Global Effects of Non-Native Tree Species on Multiple Ecosystem Services

Pilar Castro-Díez et al. Biol Rev Camb Philos Soc. .
Free PMC article

Abstract

Non-native tree (NNT) species have been transported worldwide to create or enhance services that are fundamental for human well-being, such as timber provision, erosion control or ornamental value; yet NNTs can also produce undesired effects, such as fire proneness or pollen allergenicity. Despite the variety of effects that NNTs have on multiple ecosystem services, a global quantitative assessment of their costs and benefits is still lacking. Such information is critical for decision-making, management and sustainable exploitation of NNTs. We present here a global assessment of NNT effects on the three main categories of ecosystem services, including regulating (RES), provisioning (PES) and cultural services (CES), and on an ecosystem disservice (EDS), i.e. pollen allergenicity. By searching the scientific literature, country forestry reports, and social media, we compiled a global data set of 1683 case studies from over 125 NNT species, covering 44 countries, all continents but Antarctica, and seven biomes. Using different meta-analysis techniques, we found that, while NNTs increase most RES (e.g. climate regulation, soil erosion control, fertility and formation), they decrease PES (e.g. NNTs contribute less than native trees to global timber provision). Also, they have different effects on CES (e.g. increase aesthetic values but decrease scientific interest), and no effect on the EDS considered. NNT effects on each ecosystem (dis)service showed a strong context dependency, varying across NNT types, biomes and socio-economic conditions. For instance, some RES are increased more by NNTs able to fix atmospheric nitrogen, and when the ecosystem is located in low-latitude biomes; some CES are increased more by NNTs in less-wealthy countries or in countries with higher gross domestic products.
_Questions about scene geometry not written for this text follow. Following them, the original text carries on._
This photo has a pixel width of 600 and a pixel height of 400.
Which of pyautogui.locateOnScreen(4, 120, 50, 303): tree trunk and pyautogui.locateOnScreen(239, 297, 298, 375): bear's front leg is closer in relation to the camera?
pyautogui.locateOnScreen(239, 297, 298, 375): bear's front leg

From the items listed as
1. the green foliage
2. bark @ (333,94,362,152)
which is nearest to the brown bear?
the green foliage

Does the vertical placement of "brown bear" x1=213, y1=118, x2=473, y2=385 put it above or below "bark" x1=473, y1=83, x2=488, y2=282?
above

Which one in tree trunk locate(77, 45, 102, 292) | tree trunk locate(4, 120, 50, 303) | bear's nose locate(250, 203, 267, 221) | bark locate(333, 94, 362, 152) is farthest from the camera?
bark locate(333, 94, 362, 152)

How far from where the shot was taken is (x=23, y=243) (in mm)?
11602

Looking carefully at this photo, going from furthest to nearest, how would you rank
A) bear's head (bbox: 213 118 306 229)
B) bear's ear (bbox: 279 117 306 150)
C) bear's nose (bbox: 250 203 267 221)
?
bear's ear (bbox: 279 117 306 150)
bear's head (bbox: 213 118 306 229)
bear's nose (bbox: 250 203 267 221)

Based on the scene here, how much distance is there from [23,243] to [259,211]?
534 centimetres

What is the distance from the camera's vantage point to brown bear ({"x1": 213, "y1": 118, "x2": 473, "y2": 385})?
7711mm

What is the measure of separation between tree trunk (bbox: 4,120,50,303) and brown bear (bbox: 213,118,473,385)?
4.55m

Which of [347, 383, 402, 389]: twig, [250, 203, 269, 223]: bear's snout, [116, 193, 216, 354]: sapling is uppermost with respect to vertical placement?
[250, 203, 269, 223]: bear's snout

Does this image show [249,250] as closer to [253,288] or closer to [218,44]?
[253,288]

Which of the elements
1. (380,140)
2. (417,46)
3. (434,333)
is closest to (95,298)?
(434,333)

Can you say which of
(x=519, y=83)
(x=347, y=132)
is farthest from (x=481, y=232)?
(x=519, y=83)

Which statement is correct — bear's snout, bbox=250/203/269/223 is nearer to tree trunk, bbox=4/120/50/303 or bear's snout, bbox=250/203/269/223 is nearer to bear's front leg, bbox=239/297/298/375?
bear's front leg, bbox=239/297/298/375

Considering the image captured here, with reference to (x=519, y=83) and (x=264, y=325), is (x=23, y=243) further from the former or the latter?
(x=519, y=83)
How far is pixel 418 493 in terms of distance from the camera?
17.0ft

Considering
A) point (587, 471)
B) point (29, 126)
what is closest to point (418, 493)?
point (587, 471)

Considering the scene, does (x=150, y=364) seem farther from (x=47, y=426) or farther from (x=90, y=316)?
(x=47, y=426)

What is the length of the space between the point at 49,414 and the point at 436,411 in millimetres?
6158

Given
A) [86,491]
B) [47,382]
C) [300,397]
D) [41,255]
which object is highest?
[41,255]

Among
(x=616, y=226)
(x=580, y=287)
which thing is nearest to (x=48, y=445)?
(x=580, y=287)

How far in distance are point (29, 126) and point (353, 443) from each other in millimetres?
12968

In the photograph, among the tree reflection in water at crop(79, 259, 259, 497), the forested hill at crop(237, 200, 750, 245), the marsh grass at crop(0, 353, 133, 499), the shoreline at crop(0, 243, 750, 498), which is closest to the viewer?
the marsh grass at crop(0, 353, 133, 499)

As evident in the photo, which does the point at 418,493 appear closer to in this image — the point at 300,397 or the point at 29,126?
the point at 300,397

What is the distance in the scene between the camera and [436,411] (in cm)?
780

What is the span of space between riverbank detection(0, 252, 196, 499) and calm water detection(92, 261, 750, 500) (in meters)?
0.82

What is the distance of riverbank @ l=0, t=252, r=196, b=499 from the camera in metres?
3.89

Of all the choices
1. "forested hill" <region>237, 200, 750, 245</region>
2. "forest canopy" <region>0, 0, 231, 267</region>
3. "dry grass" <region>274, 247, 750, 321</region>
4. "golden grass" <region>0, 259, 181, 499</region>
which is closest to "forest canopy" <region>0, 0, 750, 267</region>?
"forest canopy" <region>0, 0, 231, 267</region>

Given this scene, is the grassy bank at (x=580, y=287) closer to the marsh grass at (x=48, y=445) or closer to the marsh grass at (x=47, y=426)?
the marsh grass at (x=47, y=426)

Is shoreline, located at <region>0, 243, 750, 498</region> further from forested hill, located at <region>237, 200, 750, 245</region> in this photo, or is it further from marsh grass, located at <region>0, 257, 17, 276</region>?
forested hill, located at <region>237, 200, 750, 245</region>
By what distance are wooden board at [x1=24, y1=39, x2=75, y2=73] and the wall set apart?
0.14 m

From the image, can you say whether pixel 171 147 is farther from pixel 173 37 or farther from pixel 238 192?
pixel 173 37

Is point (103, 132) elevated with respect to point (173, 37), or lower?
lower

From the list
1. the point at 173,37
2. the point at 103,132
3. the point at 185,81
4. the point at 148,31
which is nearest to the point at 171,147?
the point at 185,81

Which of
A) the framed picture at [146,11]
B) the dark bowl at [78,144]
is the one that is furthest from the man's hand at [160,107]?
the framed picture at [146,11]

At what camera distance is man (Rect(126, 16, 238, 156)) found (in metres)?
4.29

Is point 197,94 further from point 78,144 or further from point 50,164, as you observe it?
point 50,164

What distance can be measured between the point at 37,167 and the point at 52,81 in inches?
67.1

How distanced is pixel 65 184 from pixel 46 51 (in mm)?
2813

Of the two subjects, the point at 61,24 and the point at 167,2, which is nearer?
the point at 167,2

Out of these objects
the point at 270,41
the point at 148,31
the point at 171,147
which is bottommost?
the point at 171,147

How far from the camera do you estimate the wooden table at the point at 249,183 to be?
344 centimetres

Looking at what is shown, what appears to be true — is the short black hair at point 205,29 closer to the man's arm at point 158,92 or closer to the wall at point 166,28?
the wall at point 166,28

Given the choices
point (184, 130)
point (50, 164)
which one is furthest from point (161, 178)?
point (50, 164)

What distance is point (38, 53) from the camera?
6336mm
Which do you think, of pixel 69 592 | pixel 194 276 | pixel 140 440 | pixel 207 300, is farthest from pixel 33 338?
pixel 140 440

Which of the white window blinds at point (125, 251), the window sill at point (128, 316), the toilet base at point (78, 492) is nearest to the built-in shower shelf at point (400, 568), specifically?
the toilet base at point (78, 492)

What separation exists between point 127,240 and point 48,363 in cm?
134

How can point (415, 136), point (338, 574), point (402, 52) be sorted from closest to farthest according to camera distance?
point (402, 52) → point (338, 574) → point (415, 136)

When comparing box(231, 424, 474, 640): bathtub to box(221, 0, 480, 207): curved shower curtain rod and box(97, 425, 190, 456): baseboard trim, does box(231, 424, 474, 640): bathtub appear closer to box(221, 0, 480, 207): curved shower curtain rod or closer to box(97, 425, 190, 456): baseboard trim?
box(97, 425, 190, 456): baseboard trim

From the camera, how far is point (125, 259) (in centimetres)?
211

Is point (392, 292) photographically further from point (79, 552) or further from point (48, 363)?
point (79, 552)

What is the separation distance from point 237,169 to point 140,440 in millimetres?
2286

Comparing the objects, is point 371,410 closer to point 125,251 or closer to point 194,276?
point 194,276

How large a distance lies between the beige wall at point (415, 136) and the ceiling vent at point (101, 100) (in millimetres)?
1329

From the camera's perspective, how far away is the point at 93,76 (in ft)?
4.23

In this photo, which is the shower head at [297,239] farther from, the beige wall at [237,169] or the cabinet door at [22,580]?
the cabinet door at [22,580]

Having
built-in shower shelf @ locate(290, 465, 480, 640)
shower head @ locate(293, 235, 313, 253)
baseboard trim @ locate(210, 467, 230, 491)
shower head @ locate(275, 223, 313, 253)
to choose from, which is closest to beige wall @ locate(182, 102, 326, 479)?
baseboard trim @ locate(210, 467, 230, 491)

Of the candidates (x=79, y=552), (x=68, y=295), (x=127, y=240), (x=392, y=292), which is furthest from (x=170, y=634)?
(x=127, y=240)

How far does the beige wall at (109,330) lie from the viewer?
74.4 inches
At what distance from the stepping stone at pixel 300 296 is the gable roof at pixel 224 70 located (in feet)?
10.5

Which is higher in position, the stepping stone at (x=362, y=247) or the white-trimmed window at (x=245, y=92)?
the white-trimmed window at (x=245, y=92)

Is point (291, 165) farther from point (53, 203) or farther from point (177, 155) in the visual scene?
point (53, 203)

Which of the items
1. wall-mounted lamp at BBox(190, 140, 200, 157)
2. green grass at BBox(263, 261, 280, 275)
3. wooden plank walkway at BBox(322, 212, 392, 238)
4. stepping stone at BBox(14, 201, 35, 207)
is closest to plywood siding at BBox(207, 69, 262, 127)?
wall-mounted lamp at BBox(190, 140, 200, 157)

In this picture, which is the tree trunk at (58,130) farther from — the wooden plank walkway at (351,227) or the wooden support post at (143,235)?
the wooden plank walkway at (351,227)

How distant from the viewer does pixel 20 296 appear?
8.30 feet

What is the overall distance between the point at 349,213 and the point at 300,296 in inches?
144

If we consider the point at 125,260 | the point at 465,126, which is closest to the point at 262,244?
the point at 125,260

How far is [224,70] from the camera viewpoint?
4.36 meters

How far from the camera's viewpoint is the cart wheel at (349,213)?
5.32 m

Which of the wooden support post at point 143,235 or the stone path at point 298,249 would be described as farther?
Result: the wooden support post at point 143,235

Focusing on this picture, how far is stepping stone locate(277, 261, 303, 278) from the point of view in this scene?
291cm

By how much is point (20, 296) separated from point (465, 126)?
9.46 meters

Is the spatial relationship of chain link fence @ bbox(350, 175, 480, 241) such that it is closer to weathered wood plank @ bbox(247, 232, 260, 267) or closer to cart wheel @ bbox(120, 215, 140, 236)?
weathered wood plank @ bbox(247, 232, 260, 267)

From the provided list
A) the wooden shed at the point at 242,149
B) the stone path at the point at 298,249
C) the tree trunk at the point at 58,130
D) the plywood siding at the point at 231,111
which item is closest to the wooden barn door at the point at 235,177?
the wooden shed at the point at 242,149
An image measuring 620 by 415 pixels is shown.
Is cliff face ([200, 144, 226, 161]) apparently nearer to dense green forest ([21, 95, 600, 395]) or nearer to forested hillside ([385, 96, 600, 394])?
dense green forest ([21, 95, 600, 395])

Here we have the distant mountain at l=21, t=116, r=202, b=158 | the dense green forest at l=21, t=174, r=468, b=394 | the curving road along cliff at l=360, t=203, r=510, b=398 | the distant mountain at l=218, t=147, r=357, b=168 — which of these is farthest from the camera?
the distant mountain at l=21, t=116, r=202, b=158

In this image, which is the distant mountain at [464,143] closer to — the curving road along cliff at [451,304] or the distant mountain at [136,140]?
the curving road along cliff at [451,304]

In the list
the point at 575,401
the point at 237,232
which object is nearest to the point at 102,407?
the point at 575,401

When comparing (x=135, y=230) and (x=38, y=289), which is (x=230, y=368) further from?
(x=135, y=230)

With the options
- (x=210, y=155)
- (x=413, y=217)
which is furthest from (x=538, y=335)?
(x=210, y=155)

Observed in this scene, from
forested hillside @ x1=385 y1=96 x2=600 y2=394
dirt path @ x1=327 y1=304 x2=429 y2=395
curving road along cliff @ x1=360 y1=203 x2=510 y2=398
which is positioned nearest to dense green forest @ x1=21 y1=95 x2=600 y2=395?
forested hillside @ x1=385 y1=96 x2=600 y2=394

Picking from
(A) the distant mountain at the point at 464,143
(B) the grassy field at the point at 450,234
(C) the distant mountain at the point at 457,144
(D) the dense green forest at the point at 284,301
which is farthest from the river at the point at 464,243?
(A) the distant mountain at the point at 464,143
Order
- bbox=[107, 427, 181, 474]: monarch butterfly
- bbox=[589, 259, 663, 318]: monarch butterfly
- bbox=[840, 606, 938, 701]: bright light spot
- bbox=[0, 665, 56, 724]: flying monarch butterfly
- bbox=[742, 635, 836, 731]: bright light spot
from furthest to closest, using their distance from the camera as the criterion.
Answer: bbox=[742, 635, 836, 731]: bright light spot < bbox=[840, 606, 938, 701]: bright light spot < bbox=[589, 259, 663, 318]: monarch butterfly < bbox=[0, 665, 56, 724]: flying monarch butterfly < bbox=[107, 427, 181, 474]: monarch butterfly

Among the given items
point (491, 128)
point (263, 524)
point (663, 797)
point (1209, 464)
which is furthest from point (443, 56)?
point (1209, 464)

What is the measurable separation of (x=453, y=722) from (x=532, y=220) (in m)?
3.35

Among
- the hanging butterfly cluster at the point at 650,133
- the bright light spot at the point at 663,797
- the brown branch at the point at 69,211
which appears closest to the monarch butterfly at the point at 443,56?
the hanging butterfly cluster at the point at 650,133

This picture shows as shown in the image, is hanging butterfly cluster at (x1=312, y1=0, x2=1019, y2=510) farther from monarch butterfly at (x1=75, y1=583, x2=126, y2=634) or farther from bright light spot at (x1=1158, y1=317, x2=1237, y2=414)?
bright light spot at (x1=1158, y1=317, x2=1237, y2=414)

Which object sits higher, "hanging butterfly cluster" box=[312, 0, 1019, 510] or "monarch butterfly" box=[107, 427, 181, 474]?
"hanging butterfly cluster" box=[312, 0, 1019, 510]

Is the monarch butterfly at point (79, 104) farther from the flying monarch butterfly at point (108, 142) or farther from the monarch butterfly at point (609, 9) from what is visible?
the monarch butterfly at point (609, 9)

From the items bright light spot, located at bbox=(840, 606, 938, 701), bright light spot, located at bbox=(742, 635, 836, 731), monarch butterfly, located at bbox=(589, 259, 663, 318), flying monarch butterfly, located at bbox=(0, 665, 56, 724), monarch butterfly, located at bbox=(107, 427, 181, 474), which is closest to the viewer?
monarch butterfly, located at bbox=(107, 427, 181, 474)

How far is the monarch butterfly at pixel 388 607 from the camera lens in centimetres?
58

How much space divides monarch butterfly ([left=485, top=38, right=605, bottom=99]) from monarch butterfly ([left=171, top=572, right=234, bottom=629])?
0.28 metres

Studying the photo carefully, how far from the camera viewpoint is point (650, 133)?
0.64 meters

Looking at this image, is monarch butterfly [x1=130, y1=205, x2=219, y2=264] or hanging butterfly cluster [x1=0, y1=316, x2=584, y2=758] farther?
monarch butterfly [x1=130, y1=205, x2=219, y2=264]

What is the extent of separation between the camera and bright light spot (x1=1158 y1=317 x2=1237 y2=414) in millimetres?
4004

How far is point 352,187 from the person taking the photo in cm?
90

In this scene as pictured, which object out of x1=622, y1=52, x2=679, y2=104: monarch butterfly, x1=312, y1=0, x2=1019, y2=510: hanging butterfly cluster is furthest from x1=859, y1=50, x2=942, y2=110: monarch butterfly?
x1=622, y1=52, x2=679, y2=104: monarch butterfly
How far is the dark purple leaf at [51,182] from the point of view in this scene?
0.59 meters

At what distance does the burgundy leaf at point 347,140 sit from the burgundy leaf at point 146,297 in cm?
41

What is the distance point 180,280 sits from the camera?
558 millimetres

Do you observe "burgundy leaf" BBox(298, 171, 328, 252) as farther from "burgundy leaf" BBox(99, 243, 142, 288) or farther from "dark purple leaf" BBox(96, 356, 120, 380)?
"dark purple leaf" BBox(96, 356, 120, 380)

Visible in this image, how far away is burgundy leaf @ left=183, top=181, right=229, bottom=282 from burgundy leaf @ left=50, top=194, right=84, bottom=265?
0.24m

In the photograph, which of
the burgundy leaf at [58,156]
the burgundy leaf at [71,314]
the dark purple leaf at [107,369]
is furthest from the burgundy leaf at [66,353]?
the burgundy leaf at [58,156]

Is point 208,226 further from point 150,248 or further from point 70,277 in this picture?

The effects of NNTs on several ecosystem (dis)services exhibited some synergies (e.g. among soil fertility, soil formation and climate regulation or between aesthetic values and pollen allergenicity), but also trade-offs (e.g. between fire regulation and soil erosion control). Our analyses provide a quantitative understanding of the complex synergies, trade-offs and context dependencies involved for the effects of NNTs that is essential for attaining a sustained provision of ecosystem services.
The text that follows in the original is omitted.